PolicyCraft AI: National Wellbeing Diagnostics & Policy Simulator
Inspiration: Beyond the Static Dashboard
The world is awash in data, yet true understanding remains elusive. When I first explored the OECD’s Better Life Index dataset, I saw a familiar challenge: valuable information trapped in tables and static charts. Traditional dashboards can show what is happening, but they rarely explain why or explore what could be.
This inspired me to build an application that goes beyond presenting data to guide the user through a journey of discovery. This vision shaped the app as an agentic co-pilot—one that takes users from a global overview, to a specific diagnosis, and finally to an actionable simulation. It's a tool designed to answer the question most dashboards can't:
“Now what?”
What it does
The app guides users through a three-act narrative, revealing complexity progressively:
Act 1: 🌍 Global Overview - Users start with a high-level view, exploring a world map of composite wellbeing scores. This allows for quick comparisons and identification of interesting countries, setting the stage for a deeper dive.
Act 2: 🧭 Country Diagnosis - After selecting a country, a radar chart and gap analysis reveal its unique profile across 10 dimensions. AI-generated text identifies the top 2 strengths and weaknesses relative to the OECD average, providing a clear, narrative-based diagnosis of what these patterns mean for citizen wellbeing.
Act 3: ⚙️ Policy Simulation - This is where analysis turns to action. Interactive sliders let users test "what-if" scenarios. As a user adjusts a dimension (e.g., "improve education score by 10 points"), a scatter plot updates in real-time, showing the country's current position moving toward a simulated one. AI-generated insights explain the projected impact on life satisfaction, contextualized by comparisons to top-performing nations like Finland and Denmark.
How I built it
The project was developed in two main phases: offline data processing and online app development within Plotly Studio.
Phase 1: Data Engineering (Offline)
The foundation is a robust data transformation pipeline (oecd_transform.py) that processes the raw 97,916-row OECD dataset. This script was run locally to produce a clean, analysis-ready CSV file. It performs several key steps:
- Filtering & Pivoting: Isolates country-level data and transforms it from a long to a wide format.
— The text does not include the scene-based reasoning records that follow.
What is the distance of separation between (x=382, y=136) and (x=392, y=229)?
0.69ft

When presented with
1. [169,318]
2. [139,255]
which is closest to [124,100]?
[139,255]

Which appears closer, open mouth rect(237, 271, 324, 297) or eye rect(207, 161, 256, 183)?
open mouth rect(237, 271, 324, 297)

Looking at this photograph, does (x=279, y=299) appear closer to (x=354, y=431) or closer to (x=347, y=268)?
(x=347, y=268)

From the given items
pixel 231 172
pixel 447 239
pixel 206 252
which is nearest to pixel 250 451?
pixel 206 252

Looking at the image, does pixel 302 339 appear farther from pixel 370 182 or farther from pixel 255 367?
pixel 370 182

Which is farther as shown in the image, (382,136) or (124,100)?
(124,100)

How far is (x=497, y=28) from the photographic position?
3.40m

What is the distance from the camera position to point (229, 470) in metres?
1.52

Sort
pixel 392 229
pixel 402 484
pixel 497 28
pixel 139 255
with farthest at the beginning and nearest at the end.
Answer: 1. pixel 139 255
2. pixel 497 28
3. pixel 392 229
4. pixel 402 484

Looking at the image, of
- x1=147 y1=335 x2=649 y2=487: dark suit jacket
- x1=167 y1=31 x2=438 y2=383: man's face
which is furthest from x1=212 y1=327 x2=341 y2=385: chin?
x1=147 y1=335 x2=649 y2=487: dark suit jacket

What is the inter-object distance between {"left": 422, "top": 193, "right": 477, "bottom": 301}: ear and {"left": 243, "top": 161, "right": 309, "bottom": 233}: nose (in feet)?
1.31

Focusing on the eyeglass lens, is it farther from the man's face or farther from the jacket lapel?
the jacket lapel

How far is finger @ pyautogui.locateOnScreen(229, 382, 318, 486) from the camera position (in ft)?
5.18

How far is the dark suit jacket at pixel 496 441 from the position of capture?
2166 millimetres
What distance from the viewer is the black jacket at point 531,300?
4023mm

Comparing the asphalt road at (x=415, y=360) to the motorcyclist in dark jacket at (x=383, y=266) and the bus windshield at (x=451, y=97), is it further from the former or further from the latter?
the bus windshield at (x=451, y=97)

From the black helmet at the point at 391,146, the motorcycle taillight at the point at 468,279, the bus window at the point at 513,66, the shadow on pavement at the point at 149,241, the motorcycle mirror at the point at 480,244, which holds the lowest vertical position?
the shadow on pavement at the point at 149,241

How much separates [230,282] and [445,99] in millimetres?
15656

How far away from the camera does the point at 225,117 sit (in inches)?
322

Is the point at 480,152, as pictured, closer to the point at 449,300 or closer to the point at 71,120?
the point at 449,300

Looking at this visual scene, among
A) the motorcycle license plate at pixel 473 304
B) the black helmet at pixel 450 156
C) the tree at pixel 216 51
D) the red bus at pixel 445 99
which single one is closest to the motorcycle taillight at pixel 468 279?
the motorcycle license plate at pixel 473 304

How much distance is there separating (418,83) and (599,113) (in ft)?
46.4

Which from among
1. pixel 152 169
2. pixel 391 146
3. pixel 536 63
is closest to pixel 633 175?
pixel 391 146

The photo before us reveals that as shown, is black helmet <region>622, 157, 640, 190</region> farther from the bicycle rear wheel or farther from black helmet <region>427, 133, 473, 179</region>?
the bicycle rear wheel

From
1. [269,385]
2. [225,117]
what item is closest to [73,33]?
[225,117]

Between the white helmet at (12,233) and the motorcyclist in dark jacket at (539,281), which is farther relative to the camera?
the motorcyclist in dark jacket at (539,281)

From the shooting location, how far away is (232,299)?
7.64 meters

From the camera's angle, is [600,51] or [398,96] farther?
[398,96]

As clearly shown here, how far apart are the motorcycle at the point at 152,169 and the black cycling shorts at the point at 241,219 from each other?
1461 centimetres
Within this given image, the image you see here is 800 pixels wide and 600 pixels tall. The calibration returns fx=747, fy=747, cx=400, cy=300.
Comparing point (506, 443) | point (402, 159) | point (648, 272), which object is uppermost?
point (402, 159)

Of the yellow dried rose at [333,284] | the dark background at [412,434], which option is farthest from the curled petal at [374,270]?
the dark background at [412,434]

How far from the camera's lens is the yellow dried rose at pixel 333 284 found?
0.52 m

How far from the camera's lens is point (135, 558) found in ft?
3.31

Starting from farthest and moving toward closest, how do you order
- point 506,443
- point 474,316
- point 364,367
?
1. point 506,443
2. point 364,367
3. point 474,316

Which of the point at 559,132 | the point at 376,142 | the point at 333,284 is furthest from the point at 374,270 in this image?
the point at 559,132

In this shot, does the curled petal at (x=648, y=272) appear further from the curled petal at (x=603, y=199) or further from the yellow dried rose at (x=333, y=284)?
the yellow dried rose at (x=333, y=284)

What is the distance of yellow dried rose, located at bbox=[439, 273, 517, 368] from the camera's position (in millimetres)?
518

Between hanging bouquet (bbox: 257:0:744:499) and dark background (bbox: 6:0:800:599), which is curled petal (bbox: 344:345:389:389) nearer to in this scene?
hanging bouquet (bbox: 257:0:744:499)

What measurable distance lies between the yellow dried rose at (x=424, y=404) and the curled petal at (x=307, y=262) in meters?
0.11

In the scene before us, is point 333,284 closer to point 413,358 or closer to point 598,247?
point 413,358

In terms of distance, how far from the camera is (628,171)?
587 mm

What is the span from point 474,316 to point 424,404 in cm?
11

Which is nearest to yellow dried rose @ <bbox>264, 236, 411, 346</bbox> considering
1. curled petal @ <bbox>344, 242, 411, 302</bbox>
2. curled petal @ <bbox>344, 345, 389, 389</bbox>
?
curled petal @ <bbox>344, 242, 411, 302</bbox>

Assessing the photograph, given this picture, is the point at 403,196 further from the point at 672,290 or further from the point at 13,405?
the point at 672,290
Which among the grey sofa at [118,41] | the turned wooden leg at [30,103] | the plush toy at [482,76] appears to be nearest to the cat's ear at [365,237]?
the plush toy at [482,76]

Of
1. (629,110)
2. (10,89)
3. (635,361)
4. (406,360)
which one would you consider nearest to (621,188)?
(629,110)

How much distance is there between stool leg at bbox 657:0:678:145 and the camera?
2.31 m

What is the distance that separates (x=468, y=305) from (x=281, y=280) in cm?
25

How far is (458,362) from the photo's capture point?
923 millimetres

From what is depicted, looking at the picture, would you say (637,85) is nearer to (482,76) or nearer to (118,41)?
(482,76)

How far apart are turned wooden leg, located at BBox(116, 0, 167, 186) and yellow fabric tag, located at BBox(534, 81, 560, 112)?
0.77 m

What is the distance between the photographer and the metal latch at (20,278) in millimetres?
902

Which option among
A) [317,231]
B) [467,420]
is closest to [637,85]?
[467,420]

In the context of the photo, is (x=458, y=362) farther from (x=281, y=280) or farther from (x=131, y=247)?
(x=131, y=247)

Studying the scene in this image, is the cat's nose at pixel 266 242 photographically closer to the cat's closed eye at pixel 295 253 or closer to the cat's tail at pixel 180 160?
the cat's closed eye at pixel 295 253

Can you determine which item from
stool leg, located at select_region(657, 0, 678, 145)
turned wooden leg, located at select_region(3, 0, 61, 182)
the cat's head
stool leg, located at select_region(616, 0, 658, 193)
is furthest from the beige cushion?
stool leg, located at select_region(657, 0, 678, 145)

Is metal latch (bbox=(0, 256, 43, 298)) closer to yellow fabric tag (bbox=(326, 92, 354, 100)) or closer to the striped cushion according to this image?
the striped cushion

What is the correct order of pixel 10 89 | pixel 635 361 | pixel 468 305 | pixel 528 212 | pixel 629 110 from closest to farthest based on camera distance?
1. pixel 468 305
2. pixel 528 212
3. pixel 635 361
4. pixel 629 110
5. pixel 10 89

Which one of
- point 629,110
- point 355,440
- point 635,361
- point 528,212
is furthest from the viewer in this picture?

- Normalization: Standardizes all 10 dimensions to a common 0-100 scale. This was critical for fair comparison and involved two methods:
- For standard metrics (higher is better): $$ \text{Score} = \frac{\text{value} - \text{min}}{\text{max} - \text{min}} \times 100 $$
- For inverted metrics like 'Homicides' (lower is better), I used percentile ranking to prevent outliers from skewing the scale: $$ \text{Score} = (1 - \text{rank}_{\text{pct}}) \times 100 $$
- Feature Creation: Calculates a
composite_indexfor overall ranking and[dimension]_gapcolumns to show performance relative to the OECD average.
Phase 2: App Development in Plotly Studio
Once the clean data was uploaded, the entire interactive application was built within the Plotly Studio environment. This involved a hybrid approach:
- AI-Powered Scaffolding: I used natural language prompts to generate the app's visual skeleton. Prompts like “Create a choropleth map of the composite_index” and “Build a bar chart comparing wellbeing dimensions” allowed me to quickly iterate on the layout.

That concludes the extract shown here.